__Work request__
Looking at the entries below, how many lines include the word "category"? Answer with the number alone.

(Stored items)
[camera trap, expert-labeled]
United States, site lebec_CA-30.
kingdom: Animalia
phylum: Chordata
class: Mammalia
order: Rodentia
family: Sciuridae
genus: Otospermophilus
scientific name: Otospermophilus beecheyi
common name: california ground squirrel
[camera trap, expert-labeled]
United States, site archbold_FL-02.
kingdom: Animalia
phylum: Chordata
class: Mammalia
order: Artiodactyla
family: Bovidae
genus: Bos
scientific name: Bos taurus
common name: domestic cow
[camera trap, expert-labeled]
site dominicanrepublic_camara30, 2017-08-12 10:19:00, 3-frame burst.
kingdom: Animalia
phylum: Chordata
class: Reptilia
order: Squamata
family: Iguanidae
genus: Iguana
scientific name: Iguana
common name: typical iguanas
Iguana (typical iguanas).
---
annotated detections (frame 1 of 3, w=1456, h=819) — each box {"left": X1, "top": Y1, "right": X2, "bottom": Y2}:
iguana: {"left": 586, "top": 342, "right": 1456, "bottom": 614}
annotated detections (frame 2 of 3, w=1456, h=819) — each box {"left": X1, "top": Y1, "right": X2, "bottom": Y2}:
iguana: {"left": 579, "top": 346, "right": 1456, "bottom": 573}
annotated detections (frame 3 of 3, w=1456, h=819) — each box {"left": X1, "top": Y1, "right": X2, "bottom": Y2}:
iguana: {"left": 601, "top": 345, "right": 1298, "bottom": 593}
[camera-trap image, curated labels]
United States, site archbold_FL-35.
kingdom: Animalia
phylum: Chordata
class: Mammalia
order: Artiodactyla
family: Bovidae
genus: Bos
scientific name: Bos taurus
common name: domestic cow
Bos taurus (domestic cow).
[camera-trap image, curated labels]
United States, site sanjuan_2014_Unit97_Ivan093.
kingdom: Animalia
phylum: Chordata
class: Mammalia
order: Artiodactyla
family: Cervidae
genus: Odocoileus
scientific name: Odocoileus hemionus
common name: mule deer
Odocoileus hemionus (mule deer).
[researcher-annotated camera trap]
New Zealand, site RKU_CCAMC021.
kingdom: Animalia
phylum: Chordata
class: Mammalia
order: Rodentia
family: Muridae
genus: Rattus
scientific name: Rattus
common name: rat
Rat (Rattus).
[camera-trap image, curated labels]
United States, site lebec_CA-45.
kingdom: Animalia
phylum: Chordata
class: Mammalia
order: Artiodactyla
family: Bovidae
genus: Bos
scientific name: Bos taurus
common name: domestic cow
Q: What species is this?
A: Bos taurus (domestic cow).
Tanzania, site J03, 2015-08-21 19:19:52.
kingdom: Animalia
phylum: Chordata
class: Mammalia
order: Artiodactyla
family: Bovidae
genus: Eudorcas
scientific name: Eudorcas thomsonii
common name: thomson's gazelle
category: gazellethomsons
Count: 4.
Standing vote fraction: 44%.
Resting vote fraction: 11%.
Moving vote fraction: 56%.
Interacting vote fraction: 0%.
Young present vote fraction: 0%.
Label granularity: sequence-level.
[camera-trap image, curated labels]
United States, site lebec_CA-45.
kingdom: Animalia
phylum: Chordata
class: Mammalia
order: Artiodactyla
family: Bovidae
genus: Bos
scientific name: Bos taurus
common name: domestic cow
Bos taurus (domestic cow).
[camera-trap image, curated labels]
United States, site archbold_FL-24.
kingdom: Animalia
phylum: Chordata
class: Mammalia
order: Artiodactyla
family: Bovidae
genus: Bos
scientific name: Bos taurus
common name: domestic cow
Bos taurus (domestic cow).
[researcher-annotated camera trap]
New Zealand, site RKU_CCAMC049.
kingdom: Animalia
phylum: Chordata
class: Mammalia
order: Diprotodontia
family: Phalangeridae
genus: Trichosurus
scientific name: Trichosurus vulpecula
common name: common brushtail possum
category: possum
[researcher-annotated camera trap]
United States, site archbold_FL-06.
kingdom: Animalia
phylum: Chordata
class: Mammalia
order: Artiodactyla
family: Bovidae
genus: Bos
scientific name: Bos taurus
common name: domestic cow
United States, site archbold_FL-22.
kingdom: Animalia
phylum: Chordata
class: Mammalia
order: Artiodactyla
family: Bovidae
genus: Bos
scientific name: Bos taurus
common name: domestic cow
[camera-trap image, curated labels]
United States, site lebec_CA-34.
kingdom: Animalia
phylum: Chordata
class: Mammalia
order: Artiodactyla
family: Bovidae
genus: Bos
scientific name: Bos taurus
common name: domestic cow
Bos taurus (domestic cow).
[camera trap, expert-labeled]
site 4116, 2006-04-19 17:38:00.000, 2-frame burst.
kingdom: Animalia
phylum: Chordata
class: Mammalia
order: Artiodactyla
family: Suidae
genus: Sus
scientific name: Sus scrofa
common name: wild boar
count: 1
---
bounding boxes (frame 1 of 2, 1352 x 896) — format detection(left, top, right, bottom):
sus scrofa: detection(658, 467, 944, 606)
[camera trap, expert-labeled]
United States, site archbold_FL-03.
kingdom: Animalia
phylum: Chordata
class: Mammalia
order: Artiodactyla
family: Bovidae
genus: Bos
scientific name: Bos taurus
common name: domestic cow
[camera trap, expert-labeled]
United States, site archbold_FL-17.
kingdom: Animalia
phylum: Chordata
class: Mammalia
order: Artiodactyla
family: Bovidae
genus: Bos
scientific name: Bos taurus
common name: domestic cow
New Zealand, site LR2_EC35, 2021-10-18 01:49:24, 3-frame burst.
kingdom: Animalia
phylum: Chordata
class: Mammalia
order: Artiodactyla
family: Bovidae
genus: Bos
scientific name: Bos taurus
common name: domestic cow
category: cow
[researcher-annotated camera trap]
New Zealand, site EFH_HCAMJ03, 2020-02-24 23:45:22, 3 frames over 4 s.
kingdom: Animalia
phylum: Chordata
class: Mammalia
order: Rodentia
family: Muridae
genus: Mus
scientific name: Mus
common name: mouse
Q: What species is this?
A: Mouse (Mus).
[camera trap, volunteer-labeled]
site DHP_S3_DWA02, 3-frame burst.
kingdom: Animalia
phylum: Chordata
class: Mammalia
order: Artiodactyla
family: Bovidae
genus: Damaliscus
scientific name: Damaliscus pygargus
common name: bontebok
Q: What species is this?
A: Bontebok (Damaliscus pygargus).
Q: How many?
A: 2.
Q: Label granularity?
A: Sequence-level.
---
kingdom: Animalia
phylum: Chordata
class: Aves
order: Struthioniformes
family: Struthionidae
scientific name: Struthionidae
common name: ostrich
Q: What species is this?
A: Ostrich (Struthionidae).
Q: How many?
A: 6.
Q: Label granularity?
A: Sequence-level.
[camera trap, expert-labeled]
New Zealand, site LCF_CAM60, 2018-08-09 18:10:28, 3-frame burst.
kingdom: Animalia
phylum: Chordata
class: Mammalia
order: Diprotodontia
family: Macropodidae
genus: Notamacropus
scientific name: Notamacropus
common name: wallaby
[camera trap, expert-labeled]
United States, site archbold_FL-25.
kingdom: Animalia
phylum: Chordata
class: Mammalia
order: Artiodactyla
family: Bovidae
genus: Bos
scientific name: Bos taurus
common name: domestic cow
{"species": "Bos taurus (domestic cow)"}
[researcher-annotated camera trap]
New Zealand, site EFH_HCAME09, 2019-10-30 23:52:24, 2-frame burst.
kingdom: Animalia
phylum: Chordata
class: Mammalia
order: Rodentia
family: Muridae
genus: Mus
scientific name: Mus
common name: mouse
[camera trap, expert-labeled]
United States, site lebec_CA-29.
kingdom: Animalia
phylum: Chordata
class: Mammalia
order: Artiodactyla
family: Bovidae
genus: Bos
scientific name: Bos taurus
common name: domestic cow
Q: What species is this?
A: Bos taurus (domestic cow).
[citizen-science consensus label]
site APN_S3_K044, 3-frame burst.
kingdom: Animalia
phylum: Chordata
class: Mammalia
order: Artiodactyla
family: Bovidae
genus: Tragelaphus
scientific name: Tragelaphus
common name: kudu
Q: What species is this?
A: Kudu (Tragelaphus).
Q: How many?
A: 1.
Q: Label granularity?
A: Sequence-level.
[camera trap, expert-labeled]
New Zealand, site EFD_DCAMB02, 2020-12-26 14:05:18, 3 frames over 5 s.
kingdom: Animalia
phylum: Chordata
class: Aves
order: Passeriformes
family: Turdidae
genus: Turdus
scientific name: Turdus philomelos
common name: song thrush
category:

__Answer to the exercise__
4